Texto proporcionado –
-.-.-
El Motoarrebatador

Crítica de Jesús Rubio - La Voz del Interior

Las segundas películas son las que definen a un director, y demuestran si estamos ante un incipiente autor o un mero artesano. Agustín Toscano es un ejemplo de lo primero, ya que en El motoarrebatador, su segundo largometraje, se puede distinguir un universo propio, personajes recurrentes, actores fetiches y una provincia precisa: San Miguel de Tucumán.

Los dueños (su opera prima codirigida por Ezequiel Radusky) es la fantasía “cougar” de una porteña que llega a una casona en las afueras de Tucumán. También es una fantasía de clase, donde los dominados se apropian de la casa de sus patrones para vivir como ellos por unas horas. Se podría decir que Toscano es, como se verá también en su segunda película, el cineasta de la intrusión.

El motoarrebatador, en cambio, se trata de una fantasía del arrepentimiento y del perdón, en donde lo marginal está visto desde el punto de vista del desplazado, lo que significa un gran acierto de la puesta en escena.
-.-.-
[Entradas con preguntas espaciales]

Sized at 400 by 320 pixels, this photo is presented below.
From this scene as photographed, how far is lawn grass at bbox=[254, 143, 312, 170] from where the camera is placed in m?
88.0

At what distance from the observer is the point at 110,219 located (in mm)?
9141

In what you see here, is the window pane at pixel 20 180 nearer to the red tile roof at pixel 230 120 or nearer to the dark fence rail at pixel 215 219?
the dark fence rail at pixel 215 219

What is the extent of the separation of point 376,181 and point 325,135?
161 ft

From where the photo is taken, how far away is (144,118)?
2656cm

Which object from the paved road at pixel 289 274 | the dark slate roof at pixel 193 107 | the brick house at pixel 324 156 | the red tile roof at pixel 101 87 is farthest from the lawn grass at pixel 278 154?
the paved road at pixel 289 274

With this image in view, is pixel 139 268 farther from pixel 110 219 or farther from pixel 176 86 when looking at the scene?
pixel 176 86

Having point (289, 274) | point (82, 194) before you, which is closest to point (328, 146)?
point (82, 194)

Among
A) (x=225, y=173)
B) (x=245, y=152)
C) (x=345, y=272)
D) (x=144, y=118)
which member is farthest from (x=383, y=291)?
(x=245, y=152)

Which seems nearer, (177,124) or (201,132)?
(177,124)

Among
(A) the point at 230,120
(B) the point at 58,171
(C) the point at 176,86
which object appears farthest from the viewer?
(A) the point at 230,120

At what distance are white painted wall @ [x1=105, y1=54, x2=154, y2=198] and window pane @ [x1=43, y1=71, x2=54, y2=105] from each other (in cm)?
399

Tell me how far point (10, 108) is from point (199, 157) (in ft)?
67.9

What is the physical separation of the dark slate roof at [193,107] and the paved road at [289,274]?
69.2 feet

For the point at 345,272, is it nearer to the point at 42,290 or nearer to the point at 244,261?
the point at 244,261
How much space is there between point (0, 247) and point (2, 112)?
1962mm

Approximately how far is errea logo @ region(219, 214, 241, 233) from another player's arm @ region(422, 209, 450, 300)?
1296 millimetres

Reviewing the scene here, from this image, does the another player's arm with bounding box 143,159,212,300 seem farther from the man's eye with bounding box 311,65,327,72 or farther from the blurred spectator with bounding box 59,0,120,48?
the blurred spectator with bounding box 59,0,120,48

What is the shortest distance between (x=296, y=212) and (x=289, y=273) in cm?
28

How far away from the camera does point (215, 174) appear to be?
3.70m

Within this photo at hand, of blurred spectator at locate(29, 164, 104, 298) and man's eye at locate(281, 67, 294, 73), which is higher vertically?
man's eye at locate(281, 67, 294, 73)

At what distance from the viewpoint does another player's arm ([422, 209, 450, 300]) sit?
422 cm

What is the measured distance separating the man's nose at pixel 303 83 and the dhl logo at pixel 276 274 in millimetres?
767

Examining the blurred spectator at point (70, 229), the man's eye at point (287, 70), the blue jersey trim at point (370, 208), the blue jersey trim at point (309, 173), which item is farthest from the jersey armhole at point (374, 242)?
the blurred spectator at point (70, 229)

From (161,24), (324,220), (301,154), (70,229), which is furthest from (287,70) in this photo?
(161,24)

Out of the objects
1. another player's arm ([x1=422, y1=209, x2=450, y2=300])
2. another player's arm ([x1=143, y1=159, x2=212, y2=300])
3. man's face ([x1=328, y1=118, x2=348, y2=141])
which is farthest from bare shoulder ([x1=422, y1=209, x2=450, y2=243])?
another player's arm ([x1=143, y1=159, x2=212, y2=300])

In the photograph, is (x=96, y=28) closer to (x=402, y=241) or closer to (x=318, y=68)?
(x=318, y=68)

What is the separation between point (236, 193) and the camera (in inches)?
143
-.-.-
Actividades –
1. Según la crítica de El motoarrebatador, ¿con quién codirigió Agustín Toscano su ópera prima, Los dueños?
2. Prosigue la crítica de El motoarrebatador desde su última oración.
El listado no guarda ninguna relación con la crítica de El motoarrebatador.

Resultados esperados –
1. Con Ezequiel Radusky.

2.
Toscano toma posición desde el título: no se llama “El motochorro”, sino El motoarrebatador. En una palabra está la cifra de su moral, y el realizador tucumano sostiene el punto de vista durante toda la historia de Miguel, que con un amigo le arrebatan la cartera a una señora.

El episodio no sale bien: la mujer se resiste y los motoarrebatadores forcejean y la arrastran por la vereda hasta dejarla inconsciente. Miguel, encargado de manejar la moto, frena, se da vuelta, duda. La escena se resuelve con una economía de planos increíble.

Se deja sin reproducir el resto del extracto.